The data:
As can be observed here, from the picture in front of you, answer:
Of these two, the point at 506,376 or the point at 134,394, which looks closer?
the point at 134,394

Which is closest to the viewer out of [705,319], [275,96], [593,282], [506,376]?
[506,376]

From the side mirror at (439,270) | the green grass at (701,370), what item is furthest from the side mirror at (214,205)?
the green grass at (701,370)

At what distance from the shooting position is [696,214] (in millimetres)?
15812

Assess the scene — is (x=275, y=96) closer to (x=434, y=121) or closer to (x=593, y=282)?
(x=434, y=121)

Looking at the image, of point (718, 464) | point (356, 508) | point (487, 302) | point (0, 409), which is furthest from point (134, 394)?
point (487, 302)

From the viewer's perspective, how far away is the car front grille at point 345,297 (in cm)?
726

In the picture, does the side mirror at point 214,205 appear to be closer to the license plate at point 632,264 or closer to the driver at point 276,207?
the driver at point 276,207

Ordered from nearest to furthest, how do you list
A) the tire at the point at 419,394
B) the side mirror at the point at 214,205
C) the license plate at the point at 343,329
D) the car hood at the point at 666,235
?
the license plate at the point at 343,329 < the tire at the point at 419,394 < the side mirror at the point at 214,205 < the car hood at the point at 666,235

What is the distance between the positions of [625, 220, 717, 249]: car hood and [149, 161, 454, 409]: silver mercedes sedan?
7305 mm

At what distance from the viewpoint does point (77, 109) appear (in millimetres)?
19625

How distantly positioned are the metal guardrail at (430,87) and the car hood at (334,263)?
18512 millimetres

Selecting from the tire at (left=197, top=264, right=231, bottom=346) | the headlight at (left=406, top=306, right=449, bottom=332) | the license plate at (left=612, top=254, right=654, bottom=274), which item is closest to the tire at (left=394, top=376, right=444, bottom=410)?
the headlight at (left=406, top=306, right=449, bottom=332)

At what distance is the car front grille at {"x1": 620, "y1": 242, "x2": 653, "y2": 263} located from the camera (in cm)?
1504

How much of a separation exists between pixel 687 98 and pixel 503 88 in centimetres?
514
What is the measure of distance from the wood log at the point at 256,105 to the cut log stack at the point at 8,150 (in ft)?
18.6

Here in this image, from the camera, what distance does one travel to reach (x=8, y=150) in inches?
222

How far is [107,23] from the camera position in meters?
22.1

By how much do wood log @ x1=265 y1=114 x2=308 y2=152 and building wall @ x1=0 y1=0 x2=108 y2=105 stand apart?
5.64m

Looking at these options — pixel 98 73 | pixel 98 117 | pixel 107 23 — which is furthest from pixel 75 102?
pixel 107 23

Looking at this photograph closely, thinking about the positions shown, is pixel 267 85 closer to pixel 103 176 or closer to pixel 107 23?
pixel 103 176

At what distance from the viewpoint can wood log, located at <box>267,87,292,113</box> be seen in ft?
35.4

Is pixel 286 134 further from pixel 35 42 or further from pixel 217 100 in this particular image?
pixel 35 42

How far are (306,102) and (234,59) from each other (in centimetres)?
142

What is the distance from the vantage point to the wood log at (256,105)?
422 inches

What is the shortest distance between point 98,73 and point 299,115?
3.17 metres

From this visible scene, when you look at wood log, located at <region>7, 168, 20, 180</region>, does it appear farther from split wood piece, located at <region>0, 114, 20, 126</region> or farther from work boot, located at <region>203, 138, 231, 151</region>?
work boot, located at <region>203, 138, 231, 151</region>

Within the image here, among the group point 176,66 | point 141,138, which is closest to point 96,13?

Your goal:
Return all of the data above unchanged, line by line from the first to the last.

Complete output:
As can be observed here, from the picture in front of you, answer:
Of these two, the point at 506,376 or the point at 134,394, which looks closer?
the point at 134,394

Which is closest to the viewer out of [705,319], [275,96], [593,282], [506,376]?
[506,376]

From the side mirror at (439,270) | the green grass at (701,370), what item is furthest from the side mirror at (214,205)?
the green grass at (701,370)

At what distance from the shooting position is [696,214] (in millimetres)?
15812

Assess the scene — is (x=275, y=96) closer to (x=434, y=121) or closer to (x=593, y=282)?
(x=434, y=121)

Looking at the image, of point (718, 464) | point (356, 508) | point (487, 302) | point (0, 409), which is furthest from point (134, 394)?
point (487, 302)

From the viewer's perspective, how far away is the car front grille at point 345,297 (in cm)?
726

In the picture, does the side mirror at point 214,205 appear to be closer to the license plate at point 632,264 or closer to the driver at point 276,207?
the driver at point 276,207

Ordered from nearest to furthest, how do you list
A) the tire at the point at 419,394
B) the side mirror at the point at 214,205
C) the license plate at the point at 343,329
D) the car hood at the point at 666,235
?
the license plate at the point at 343,329 < the tire at the point at 419,394 < the side mirror at the point at 214,205 < the car hood at the point at 666,235

What is the distance between the positions of [625, 220, 717, 249]: car hood and [149, 161, 454, 409]: silver mercedes sedan?
7305 mm

At what distance from the viewpoint does point (77, 109) appear (in millimetres)?
19625

How distantly positioned are the metal guardrail at (430,87) and the car hood at (334,263)?
18512 millimetres

Selecting from the tire at (left=197, top=264, right=231, bottom=346) | the headlight at (left=406, top=306, right=449, bottom=332) | the license plate at (left=612, top=254, right=654, bottom=274), which item is closest to the tire at (left=394, top=376, right=444, bottom=410)?
the headlight at (left=406, top=306, right=449, bottom=332)

At what distance is the car front grille at {"x1": 620, "y1": 242, "x2": 653, "y2": 263} located from the camera (in cm)?
1504

How much of a separation exists between pixel 687 98 and pixel 503 88 in centimetres?
514
What is the measure of distance from the wood log at the point at 256,105 to the cut log stack at the point at 8,150 (in ft)?
18.6

Here in this image, from the camera, what distance does one travel to reach (x=8, y=150) in inches?
222

How far is [107,23] from the camera position in meters?
22.1

By how much do wood log @ x1=265 y1=114 x2=308 y2=152 and building wall @ x1=0 y1=0 x2=108 y2=105 stand apart?
5.64m

Looking at these options — pixel 98 73 | pixel 98 117 | pixel 107 23 — which is furthest from pixel 75 102?
pixel 107 23

Looking at this photograph closely, thinking about the positions shown, is pixel 267 85 closer to pixel 103 176 or closer to pixel 107 23?
pixel 103 176

At what distance from the viewpoint can wood log, located at <box>267,87,292,113</box> be seen in ft?
35.4

Is pixel 286 134 further from pixel 35 42 or further from pixel 217 100 in this particular image?
pixel 35 42

How far are (306,102) and (234,59) from each other (in centimetres)?
142

What is the distance from the vantage point to the wood log at (256,105)?
422 inches

What is the shortest distance between point 98,73 and point 299,115?
3.17 metres

From this visible scene, when you look at wood log, located at <region>7, 168, 20, 180</region>, does it appear farther from split wood piece, located at <region>0, 114, 20, 126</region> or farther from work boot, located at <region>203, 138, 231, 151</region>?
work boot, located at <region>203, 138, 231, 151</region>

Within the image here, among the group point 176,66 | point 141,138, which is closest to point 96,13?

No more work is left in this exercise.